Former M&T assistant vice president charged with mail fraud

A former assistant vice president for M&T Bank in Baltimore has been charged with mail fraud, prosecutors said, after she defrauded a federal export credit agency and an international corporation to pay American Express bills and her taxes.

Rosamaria T. Somarriba is accused of taking more than $223,000 between 2006 and 2011, according to a criminal information filed Dec. 19 in federal court for the District of Maryland.

Somarriba worked in the bank's international trade finance division, according to the court filing. She had been with the bank since 1985 and was terminated this year, the document states.

Somarriba declined to comment when reached by phone Saturday.

M&T participated in a program in which U.S. banks make loans to international companies to buy American goods. The international companies make loan payments directly to the financial institutions. If the company defaults on its loan, the federal government can either make a lump sum payment to the U.S. bank, or continue making loan payments on behalf of the borrower.

The program is run through the Export-Import Bank of the United States (EXIM), the federal government's official export credit agency, according to the court filing.

In March 2006, an M&T account was set up for a Mexican corporation referred to in court documents as "Company A." The firm had a loan with M&T that was guaranteed by EXIM.

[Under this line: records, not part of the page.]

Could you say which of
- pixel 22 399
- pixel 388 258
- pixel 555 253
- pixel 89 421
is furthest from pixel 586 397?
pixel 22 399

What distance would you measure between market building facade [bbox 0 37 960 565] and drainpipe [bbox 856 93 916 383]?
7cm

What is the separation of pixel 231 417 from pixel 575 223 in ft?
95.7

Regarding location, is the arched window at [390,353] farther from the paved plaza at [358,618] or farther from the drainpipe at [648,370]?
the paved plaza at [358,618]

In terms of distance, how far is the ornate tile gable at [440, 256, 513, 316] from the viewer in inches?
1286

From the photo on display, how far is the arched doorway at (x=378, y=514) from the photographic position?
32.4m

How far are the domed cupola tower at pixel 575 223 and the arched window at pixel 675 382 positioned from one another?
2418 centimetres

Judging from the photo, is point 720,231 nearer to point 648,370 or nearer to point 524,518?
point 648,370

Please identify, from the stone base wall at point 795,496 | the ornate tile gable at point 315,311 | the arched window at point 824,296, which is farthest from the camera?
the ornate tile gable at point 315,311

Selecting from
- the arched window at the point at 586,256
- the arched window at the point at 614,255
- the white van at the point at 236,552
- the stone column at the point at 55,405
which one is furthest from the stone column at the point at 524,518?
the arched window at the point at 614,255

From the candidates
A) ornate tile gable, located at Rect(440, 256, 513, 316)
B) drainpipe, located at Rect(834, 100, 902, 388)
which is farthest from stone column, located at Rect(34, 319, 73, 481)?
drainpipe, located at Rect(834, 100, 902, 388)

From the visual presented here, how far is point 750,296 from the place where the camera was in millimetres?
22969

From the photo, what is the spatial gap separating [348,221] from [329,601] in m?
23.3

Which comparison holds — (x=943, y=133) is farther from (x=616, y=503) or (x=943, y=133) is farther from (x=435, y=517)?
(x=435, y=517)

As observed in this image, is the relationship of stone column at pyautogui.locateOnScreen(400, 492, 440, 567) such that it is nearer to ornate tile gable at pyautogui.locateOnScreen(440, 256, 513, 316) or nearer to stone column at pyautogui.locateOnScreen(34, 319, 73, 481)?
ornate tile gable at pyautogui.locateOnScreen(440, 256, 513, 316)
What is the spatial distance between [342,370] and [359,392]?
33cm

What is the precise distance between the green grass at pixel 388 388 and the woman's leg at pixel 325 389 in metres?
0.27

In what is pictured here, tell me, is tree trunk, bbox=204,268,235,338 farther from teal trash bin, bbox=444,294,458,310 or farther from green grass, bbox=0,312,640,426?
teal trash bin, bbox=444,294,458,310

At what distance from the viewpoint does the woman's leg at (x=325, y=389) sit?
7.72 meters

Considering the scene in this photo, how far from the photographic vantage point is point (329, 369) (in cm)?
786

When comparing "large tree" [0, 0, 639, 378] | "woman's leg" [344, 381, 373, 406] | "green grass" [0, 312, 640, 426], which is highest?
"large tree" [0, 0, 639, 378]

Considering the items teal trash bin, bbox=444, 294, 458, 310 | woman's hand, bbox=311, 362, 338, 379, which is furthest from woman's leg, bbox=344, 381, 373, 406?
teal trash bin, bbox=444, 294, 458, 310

In October 2007, the company defaulted on the loan, and EXIM started making payments to M&T.

Because of issues with the timing of interest payment amounts, the EXIM payments did not match amounts due on the loan, so excess funds accumulated in the company's account.

Prosecutors say Somarriba made unauthorized transfers from Company A's account to other M&T accounts, including one belonging to a company referred to as "Company B," an international corporation that did not have any loans from the EXIM program.

She then made more than 30 unauthorized debits from Company B's account by taking out money orders and official bank payments, all made payable to American Express, federal prosecutors allege. She also made online payments to American Express with funds derived from EXIM.

In January 2010, she mailed a money order to American Express for more than $6,300, which came from funds from the alleged scheme, according to the charging document.

Additionally, prosecutors allege that Somarriba used money from the account to pay the Internal Revenue Service for her and her husband's personal taxes.